» 待办任务
把下面的记录全部重写一遍，将其中的“decorative vase”换成“flower vase”，其他内容一律不动。

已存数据
=====

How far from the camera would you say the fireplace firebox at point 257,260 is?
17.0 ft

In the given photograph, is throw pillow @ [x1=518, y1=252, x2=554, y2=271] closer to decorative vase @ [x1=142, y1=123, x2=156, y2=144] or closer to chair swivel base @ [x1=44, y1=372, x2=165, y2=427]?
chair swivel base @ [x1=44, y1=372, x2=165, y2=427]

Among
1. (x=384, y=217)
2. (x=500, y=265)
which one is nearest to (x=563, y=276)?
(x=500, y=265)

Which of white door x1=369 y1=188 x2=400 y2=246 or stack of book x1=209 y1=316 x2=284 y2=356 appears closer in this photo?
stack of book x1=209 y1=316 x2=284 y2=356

=====

» 正确答案
How far from the camera would you say the fireplace firebox at point 257,260 is?
17.0 ft

In the given photograph, is throw pillow @ [x1=518, y1=252, x2=554, y2=271] closer to flower vase @ [x1=142, y1=123, x2=156, y2=144] or closer to chair swivel base @ [x1=44, y1=372, x2=165, y2=427]?
chair swivel base @ [x1=44, y1=372, x2=165, y2=427]

Among
1. (x=384, y=217)
2. (x=500, y=265)
which one is nearest to (x=563, y=276)?
(x=500, y=265)

Which of white door x1=369 y1=188 x2=400 y2=246 or stack of book x1=209 y1=316 x2=284 y2=356 appears closer in this photo?
stack of book x1=209 y1=316 x2=284 y2=356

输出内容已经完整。